Fork of the Week: “Kadın Eli,” which can be literally translated as the Women’s Hand, is a kitchen restaurant and shop that offers home cooked meals and handmade foods for sale. It is joint initiative of the Argos hotel and the Uçhisar Municipality. Argos, now under the umbrella of the Doğuş Group, is keen on supporting the community and providing sustainable work opportunities for local women. Doğuş has invested 500,000 euros in the renovation work over eight months, so two buildings in a completely ruined state and their gardens were transformed to a paradise spot for village women to work and have their own financial freedom. The wafer thin flatbread the women make is phenomenal; their mixed pickles are extra crispy and electrifyingly salty-sour, just right for to brighten a meal or accompany your drinks, especially if you make a Dirty Martini.
Cork of the Week: When in Cappadocia one has to go with Emir, the local indigenous grape of the region. Emir is a lesser-known white variety of Cappadocia region, a fragile grape sensitive to high temperatures, so its picking time must be closely monitored. If the right picking time is missed, the crisp acidity unique to the grape might be lost.
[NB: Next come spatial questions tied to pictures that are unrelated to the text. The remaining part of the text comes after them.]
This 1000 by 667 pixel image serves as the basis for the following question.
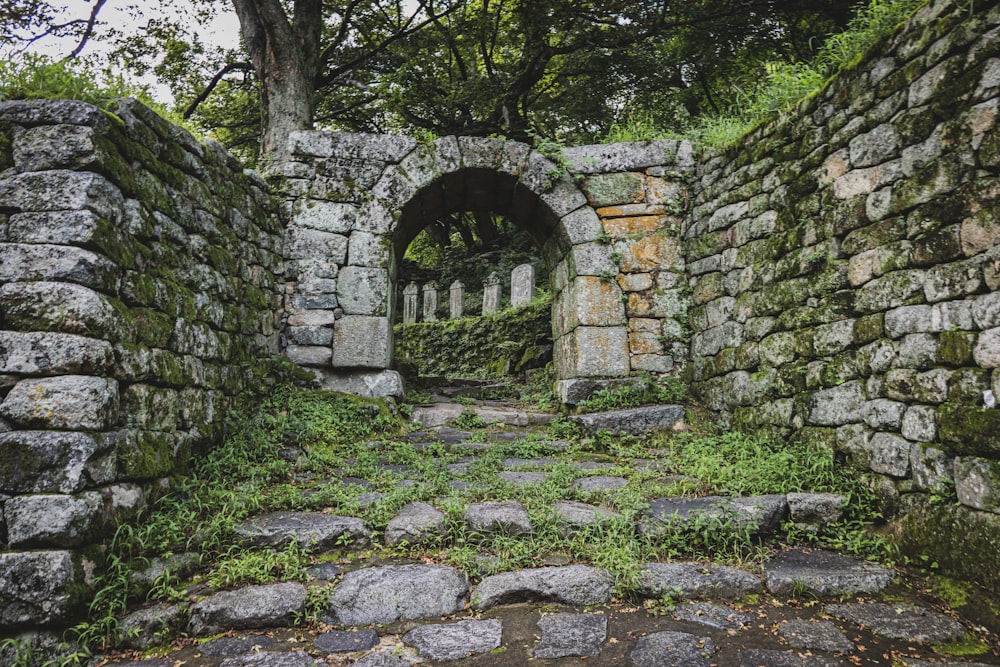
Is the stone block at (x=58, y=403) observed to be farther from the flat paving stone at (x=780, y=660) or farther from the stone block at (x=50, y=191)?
the flat paving stone at (x=780, y=660)

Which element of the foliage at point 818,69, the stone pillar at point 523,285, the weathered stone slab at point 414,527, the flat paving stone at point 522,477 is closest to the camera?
the weathered stone slab at point 414,527

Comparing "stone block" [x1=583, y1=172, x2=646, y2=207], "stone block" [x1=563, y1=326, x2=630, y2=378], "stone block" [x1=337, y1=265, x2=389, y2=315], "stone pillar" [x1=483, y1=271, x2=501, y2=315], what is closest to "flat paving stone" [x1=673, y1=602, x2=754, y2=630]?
"stone block" [x1=563, y1=326, x2=630, y2=378]

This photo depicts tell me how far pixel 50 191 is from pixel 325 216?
2710 millimetres

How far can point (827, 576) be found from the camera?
2475 mm

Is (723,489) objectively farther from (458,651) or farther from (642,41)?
(642,41)

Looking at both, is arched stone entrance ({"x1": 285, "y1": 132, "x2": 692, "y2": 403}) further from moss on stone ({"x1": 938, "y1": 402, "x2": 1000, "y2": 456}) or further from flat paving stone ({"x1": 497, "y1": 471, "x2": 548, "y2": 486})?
moss on stone ({"x1": 938, "y1": 402, "x2": 1000, "y2": 456})

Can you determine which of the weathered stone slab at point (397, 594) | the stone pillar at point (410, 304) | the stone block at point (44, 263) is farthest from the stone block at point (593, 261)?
the stone pillar at point (410, 304)

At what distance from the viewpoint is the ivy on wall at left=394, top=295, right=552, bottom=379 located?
8.45 metres

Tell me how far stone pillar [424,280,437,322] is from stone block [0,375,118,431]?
1141 centimetres

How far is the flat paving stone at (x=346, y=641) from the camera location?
2.10 metres

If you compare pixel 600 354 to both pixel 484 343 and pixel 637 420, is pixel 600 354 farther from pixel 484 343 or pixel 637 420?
pixel 484 343

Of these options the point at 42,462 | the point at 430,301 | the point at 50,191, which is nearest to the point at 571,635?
the point at 42,462

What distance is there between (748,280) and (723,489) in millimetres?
1722

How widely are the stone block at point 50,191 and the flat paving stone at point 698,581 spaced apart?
2.92m
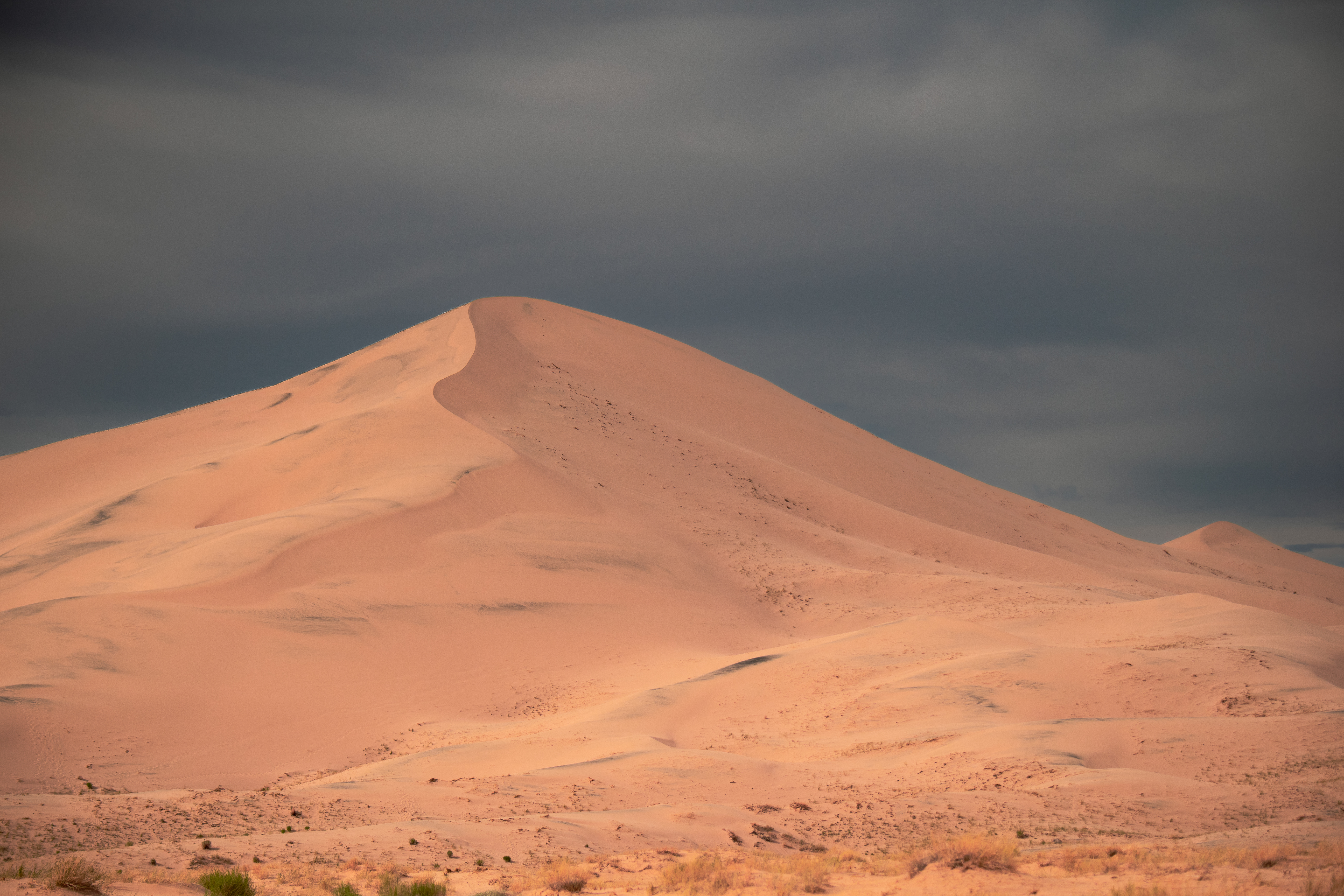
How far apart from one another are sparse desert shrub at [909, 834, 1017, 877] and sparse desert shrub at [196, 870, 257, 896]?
5845 mm

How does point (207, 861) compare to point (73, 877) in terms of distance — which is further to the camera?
point (207, 861)

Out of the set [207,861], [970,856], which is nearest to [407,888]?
[207,861]

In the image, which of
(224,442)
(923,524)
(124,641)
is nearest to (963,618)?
(923,524)

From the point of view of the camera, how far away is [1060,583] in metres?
33.8

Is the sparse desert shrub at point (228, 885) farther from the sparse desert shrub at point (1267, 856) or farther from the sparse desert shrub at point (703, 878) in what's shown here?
the sparse desert shrub at point (1267, 856)

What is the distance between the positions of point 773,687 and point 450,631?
319 inches

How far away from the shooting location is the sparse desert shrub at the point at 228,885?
755 cm

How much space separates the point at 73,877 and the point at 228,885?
1.12m

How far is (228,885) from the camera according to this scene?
757cm

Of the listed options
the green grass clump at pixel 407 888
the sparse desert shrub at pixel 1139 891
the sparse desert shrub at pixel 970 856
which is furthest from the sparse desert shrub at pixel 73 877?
the sparse desert shrub at pixel 1139 891

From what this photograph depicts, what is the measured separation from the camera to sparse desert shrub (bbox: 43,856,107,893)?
6.88 metres

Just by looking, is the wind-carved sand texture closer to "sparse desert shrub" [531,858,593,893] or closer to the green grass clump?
the green grass clump

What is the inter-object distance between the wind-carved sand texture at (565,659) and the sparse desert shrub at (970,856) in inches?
67.4

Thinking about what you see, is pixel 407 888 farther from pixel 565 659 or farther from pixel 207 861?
pixel 565 659
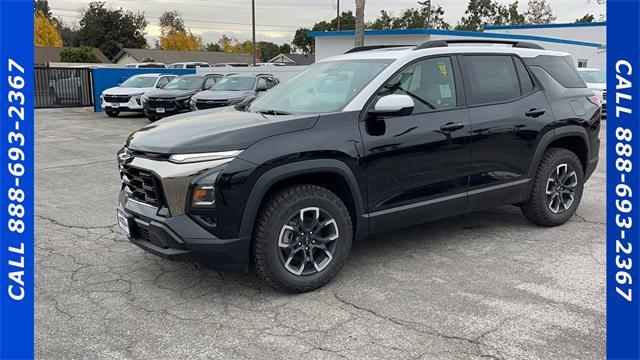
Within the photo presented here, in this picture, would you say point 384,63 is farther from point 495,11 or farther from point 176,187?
point 495,11

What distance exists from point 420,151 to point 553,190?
6.60 ft

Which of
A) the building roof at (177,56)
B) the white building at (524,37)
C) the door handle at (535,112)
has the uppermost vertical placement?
the building roof at (177,56)

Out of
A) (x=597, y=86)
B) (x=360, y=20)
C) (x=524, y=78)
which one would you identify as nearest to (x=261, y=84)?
(x=360, y=20)

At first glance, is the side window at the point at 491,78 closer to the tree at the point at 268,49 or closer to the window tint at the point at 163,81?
the window tint at the point at 163,81

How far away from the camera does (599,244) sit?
17.1 feet

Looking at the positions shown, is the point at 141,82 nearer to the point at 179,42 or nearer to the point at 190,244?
the point at 190,244

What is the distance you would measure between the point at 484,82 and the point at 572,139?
4.78ft

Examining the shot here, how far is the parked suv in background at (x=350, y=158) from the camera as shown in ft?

The greatest place to taste Emir grapes is the wine cellar of Argos in Cappadocia, converted from an old monastery chapel discovered during excavations carried out during the restoration of the hotel buildings. The atmosphere is overpowering and it is difficult to focus on the wine. But for a refreshing sip, opt for the Kocabağ Emir 2015, or for the Emir 2016 made by Corvus from the local grapes from the vineyards of the Argos hotel. The red would be the spicy Turasan Syrah 2013, again from Argos vineyards: If it satisfied the judges of the Decanted World Wine Awards - winning a silver in 2016 and a gold in 2017 - it will certainly not disappoint in Cappadocia itself.